* **Written request**
Everything in the listing should be restated word for word.

* **Data shown**
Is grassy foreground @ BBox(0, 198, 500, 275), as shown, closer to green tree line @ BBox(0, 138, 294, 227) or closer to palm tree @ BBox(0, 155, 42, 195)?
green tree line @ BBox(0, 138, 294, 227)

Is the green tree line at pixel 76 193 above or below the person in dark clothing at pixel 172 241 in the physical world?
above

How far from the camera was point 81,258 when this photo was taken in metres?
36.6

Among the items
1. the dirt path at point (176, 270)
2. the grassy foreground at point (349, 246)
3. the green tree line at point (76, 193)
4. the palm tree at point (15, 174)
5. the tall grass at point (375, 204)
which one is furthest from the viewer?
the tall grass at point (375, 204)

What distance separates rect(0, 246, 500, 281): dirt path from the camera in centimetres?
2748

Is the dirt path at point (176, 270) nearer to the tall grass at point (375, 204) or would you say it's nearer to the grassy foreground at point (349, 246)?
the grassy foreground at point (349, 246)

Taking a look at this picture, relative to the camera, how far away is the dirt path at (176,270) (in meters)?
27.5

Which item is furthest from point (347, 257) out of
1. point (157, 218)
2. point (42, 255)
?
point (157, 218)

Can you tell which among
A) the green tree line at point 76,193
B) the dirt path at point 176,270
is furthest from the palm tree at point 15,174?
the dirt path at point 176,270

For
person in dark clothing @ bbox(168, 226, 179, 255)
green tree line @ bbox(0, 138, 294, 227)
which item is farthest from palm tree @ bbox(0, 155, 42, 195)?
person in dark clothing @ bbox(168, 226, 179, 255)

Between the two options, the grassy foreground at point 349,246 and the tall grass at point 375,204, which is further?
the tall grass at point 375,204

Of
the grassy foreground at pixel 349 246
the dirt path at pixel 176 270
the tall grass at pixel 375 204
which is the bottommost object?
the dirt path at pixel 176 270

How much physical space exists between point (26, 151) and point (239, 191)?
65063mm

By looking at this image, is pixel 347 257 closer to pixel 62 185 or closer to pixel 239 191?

* **Result of this exercise**
Is grassy foreground @ BBox(0, 198, 500, 275), as shown, closer to green tree line @ BBox(0, 138, 294, 227) or closer to palm tree @ BBox(0, 155, 42, 195)?
green tree line @ BBox(0, 138, 294, 227)

Is the green tree line at pixel 76 193 above or below the person in dark clothing at pixel 172 241 in the physical world?
above

How far from the camera was point 81,258 when this photo was taken in metres?
36.6

Among the items
1. the dirt path at point (176, 270)
2. the grassy foreground at point (349, 246)
3. the green tree line at point (76, 193)
4. the palm tree at point (15, 174)
5. the tall grass at point (375, 204)
which one is furthest from the viewer?
the tall grass at point (375, 204)

What distance separates rect(0, 246, 500, 281): dirt path from the camera in centimetres?
2748

Is the dirt path at point (176, 270) nearer to the tall grass at point (375, 204) or would you say it's nearer to the grassy foreground at point (349, 246)?
the grassy foreground at point (349, 246)

Taking a look at this picture, relative to the camera, how far away is the dirt path at (176,270) (in meters)?
27.5

Which item is furthest from point (347, 257) out of
1. point (157, 218)
2. point (42, 255)
?
point (157, 218)

Can you tell which among
A) the green tree line at point 76,193
B) the dirt path at point 176,270
is furthest from the palm tree at point 15,174?
the dirt path at point 176,270

For
person in dark clothing @ bbox(168, 226, 179, 255)
green tree line @ bbox(0, 138, 294, 227)
which item is farthest from palm tree @ bbox(0, 155, 42, 195)?
person in dark clothing @ bbox(168, 226, 179, 255)

Between the two options, the grassy foreground at point 349,246 and the tall grass at point 375,204, which is further?
the tall grass at point 375,204

Of
the grassy foreground at pixel 349 246
the dirt path at pixel 176 270
the tall grass at pixel 375 204
which is the bottommost object?
the dirt path at pixel 176 270

How much physical space exists between point (26, 151) and point (239, 191)?
65063mm

By looking at this image, is pixel 347 257 closer to pixel 62 185 or closer to pixel 239 191?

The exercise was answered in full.